Commissioner Peirce also sought to manage expectations about the timing and complexity of future SEC action:
Throughout this time, the Commission’s handling of crypto has been marked by legal imprecision and commercial impracticality. Consequently, many cases remain in litigation, many rules remain in the proposal stage, and many market participants remain in limbo. Determining how best to disentangle all these strands, including ongoing litigation, will take time. It will involve work across the whole agency and cooperation with other regulators. Please be patient.
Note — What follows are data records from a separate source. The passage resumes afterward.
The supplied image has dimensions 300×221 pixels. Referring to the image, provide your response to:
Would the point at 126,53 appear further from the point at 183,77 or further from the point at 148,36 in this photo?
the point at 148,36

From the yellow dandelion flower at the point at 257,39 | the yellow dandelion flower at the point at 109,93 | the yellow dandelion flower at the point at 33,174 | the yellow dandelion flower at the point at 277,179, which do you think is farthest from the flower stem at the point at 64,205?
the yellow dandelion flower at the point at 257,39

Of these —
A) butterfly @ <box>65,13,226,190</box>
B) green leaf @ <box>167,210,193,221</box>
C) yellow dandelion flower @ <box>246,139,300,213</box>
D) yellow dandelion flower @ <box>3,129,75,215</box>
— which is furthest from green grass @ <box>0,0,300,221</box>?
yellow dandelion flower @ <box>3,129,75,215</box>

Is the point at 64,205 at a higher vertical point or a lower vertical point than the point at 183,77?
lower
The Task Force wants to get to a good place, but we need to do so in an orderly, practical, and legally defensible way.
The statement hits libertarian notes, proclaiming, “In this country, people generally have a right to make decisions for themselves, but the counterpart to that wonderful American liberty is the equally wonderful American expectation that people must decide for themselves, not look to Mama Government to tell them what to do or not to do, nor to bail them out when they do something that turns out badly.” But Commissioner Peirce also warned that “SEC rules will not let you do whatever you want, whenever you want, however you want,” and that the SEC will not “tolerate liars, cheaters, and scammers.”
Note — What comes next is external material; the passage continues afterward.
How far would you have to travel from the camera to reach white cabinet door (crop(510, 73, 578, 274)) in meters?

The heart of the statement lays out a 10-point, nonexclusive agenda for the SEC Crypto Task Force:

providing greater specificity as to which crypto assets are securities;
identifying areas both within and outside the SEC’s jurisdiction;
considering temporary regulatory relief for prior coin or token offerings;
modifying future paths for registering securities token offerings;
updating policies for special purpose broker-dealers transacting in crypto;
improving crypto custody options for investment advisers;
providing clarity around crypto lending and staking programs;
revisiting SEC policies regarding crypto exchange-traded products;
engaging with clearing agencies and transfer agents transacting in crypto; and
considering a cross-border sandbox for limited experimentation.

Commissioner Peirce’s statement concludes with instructions on how to engage with the Crypto Task Force, both in writing and in person.